[Records to process]:

=======

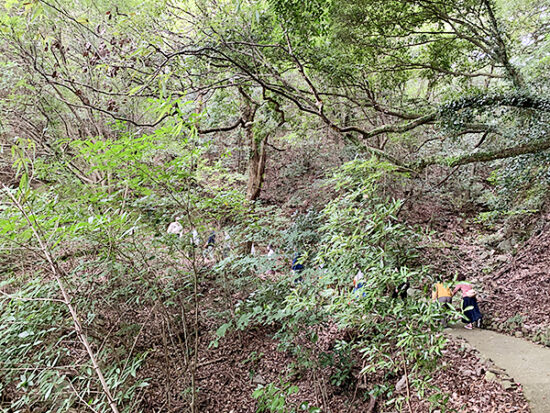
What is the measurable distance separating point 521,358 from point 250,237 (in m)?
4.16

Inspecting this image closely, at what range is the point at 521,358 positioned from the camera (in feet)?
13.0

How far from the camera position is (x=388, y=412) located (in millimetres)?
3232

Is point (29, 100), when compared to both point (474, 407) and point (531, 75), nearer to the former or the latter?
point (474, 407)

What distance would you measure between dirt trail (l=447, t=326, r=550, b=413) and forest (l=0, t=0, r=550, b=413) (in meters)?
0.04

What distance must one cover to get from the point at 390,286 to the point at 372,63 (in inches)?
211

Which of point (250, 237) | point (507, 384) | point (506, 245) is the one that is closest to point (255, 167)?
point (250, 237)

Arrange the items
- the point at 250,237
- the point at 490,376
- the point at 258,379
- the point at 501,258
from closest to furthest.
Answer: the point at 490,376 < the point at 250,237 < the point at 258,379 < the point at 501,258

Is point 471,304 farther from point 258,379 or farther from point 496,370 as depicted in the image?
point 258,379

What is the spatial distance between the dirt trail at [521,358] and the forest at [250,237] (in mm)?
39

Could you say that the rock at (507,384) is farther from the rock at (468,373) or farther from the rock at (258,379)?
the rock at (258,379)

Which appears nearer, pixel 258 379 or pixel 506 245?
pixel 258 379

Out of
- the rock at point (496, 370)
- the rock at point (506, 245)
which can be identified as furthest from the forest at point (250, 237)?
the rock at point (506, 245)

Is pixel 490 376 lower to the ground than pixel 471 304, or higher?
higher

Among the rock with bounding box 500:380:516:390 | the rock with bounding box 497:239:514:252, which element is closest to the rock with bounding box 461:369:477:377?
the rock with bounding box 500:380:516:390
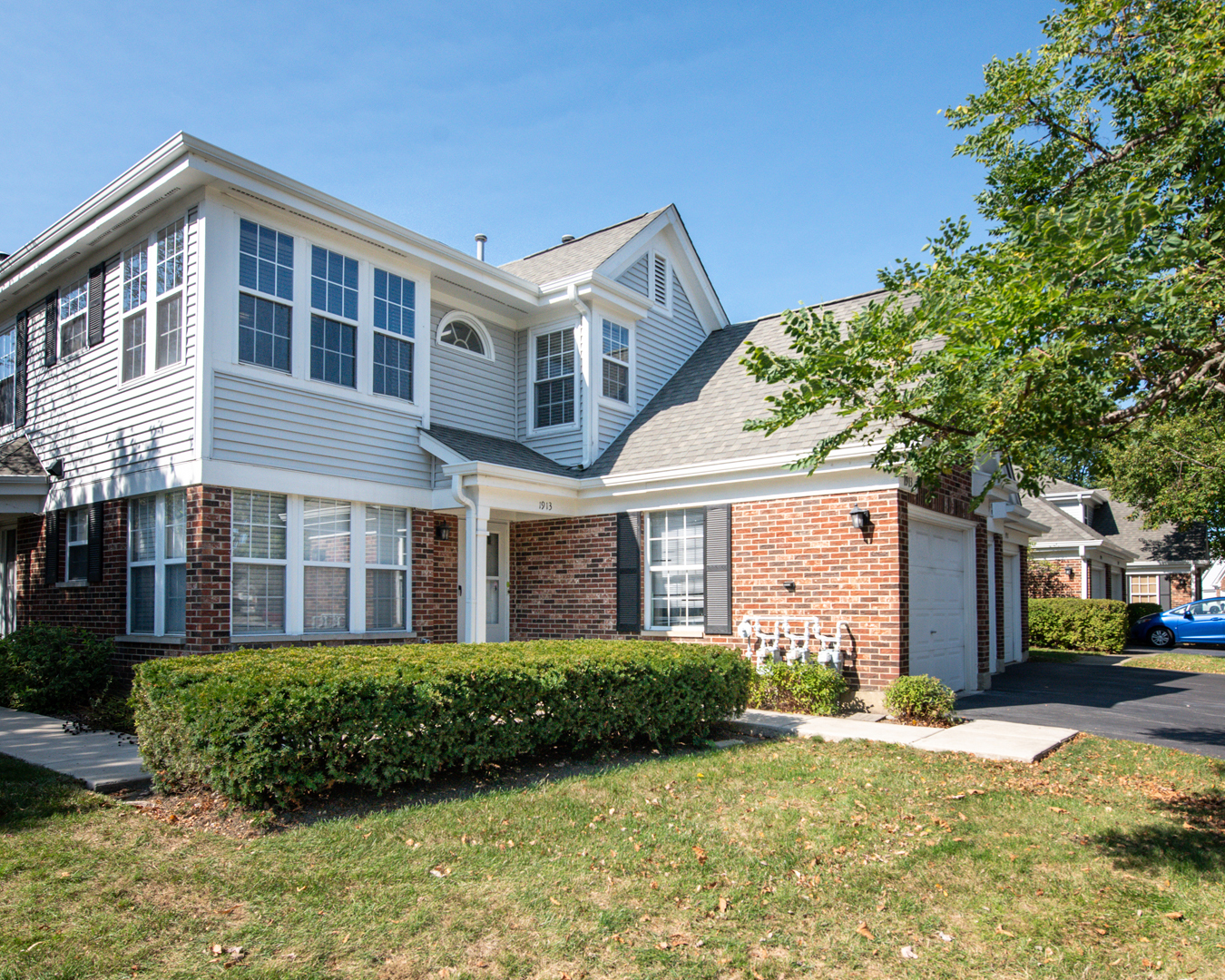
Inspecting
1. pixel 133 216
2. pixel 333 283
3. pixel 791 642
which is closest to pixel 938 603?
pixel 791 642

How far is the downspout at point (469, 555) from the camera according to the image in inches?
433

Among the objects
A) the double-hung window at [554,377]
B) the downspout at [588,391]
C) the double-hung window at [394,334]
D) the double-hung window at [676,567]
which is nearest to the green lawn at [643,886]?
the double-hung window at [676,567]

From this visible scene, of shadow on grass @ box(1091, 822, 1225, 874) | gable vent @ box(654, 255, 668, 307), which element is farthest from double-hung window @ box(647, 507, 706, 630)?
shadow on grass @ box(1091, 822, 1225, 874)

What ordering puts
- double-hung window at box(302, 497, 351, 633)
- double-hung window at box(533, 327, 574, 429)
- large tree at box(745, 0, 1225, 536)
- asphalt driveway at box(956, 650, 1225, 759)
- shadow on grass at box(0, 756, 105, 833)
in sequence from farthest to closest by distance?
1. double-hung window at box(533, 327, 574, 429)
2. double-hung window at box(302, 497, 351, 633)
3. asphalt driveway at box(956, 650, 1225, 759)
4. shadow on grass at box(0, 756, 105, 833)
5. large tree at box(745, 0, 1225, 536)

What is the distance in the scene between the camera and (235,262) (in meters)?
9.69

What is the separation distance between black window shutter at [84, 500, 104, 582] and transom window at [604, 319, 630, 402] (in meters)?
7.34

=======

Rewrite every line in the stretch from the line containing "What is the distance" through the end of the entries, both ends included, scaling each distance figure in the answers by 0.7 and rounding it to the same number of decimal places it had, with halves rounded up. Leave everything else unchanged.

What is the distance in the scene between the camera and (235,262) (in meters)?
6.78

What is the separation distance between black window shutter at [84, 500, 104, 582] and transom window at [604, 319, 630, 402] (in meters)?
5.14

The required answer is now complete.